Tumult at the Vatican

The pitched battle between adherents of a wider, more tolerant, more inclusive world and the stalwarts of tradition, legalism, and fiercely defended tribal identity is playing out all over, including in the Catholic Church of which I was a member for the first twenty years of my life.

After successful conservative Popes, who named conservative Cardinals — “princes of the Church” — the Church now has Pope Francis. He is more pastoral, more focused on the lived experience of the faithful, and more forgiving that the old guard would like. So are his newly appointed Cardinals. Inexplicably, the conservative wing of the Church — including not only retrograde Cardinals but Ross Douthat of the New York Times — has chosen marriage and the family as the doctrinal hill they are going to die on.  Specifically, the do-or-die issue is whether divorced and remarried Catholics who have not procured an annulment can receive holy communion.

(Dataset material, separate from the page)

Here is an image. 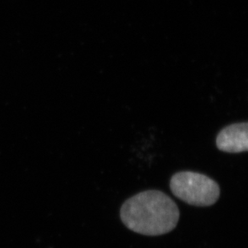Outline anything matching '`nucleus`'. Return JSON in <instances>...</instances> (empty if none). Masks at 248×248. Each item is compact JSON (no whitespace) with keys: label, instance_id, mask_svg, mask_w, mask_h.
Returning a JSON list of instances; mask_svg holds the SVG:
<instances>
[{"label":"nucleus","instance_id":"f03ea898","mask_svg":"<svg viewBox=\"0 0 248 248\" xmlns=\"http://www.w3.org/2000/svg\"><path fill=\"white\" fill-rule=\"evenodd\" d=\"M170 187L174 196L191 206H212L220 197V187L216 181L193 171L174 173Z\"/></svg>","mask_w":248,"mask_h":248},{"label":"nucleus","instance_id":"f257e3e1","mask_svg":"<svg viewBox=\"0 0 248 248\" xmlns=\"http://www.w3.org/2000/svg\"><path fill=\"white\" fill-rule=\"evenodd\" d=\"M124 226L132 232L157 236L172 232L178 225L180 212L173 199L160 190H149L124 202L120 211Z\"/></svg>","mask_w":248,"mask_h":248},{"label":"nucleus","instance_id":"7ed1b4c3","mask_svg":"<svg viewBox=\"0 0 248 248\" xmlns=\"http://www.w3.org/2000/svg\"><path fill=\"white\" fill-rule=\"evenodd\" d=\"M216 146L222 152L239 154L248 150V123L239 122L225 127L216 137Z\"/></svg>","mask_w":248,"mask_h":248}]
</instances>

An annulment is a long and expensive Church procedure that ultimately rules a marriage invalid, leaving the way clear for the Catholic to marry again and be in full communion with the Church. Often there are children involved; from what I know the annulment doesn’t make them invalid, although it’s not clear what status the issue of a marriage wiped from the books might have. My Aunt Dotty got an annulment in the 1940’s, after a year of marriage and the birth of my cousin Greg. She and her ex-husband spent the rest of their lives fighting bitterly, to Greg’s detriment. I’m not sure what part the annulment played, but it certainly wasn’t pastoral  or healing.

Why do I care about this, by the way? Comic relief. I don’t mean that in a disrespectful way toward any Catholic readers. I simply mean that so much is on the line with the Trump election, and I feel so powerless to stave off what is to come, it’s a relief to watch lunacy play out in another venue, one in which I have no stake.

Pope Francis convened a long discussion of marriage and the family, after which he issued a teaching called Amoris Laetitia, which basically urged less legalism and more tolerance and room for faithful divorced Catholics to work out their status with a priest. He asked the Church hierarchy to remember that communion is not a reward for toeing the line, but the sustaining life bread of the faith. Papal teachings are a big deal and people are supposed to follow them, even in documents not declared infallible.

Four conservative Cardinals, led by U.S. Raymond Burke — who likes to wear a 40 foot long red train to which his rank as prince of the Church entitles him — sent the Pope a document called a dubia, demanding yes/no answers to five questions on marriage/ family issues in the faith. The Pope refused to be caught in that trap, so Boys in Red Birettas made their demand letter public. The Pope still refused to answer, but through surrogates like Cardinal Schonborn of Vienna, basically told the Angry Four to cool their jets and be respectful of their Pope.

The escalation, if Burke and his cronies want to take the next step, is to issue a “corrective” publicly rebuking the Pope, which apparently canon law allows them to do.  If they do that, the current Pope can yank their status as cardinals — which the four and their supporters claim would bring about schism in the Church.

Pope Francis is 79 years old. I think if he were younger, he could make a real and lasting change in the Church. Right now, the old guard is waiting for him to die off so they can elect another hard-liner who’d undo everything Francis has said. Reminds me of the Republican Congress and President Obama.

I think history will treat President Obama kindly, even if Trump does take a meat ax to all of President Obama’s signature achievements. And I think a merciful and loving God looks kindly on Pope Francis. Does anyone envision God wearing a 40 foot long red silk train as a mark of His heavenly status? I didn’t think so.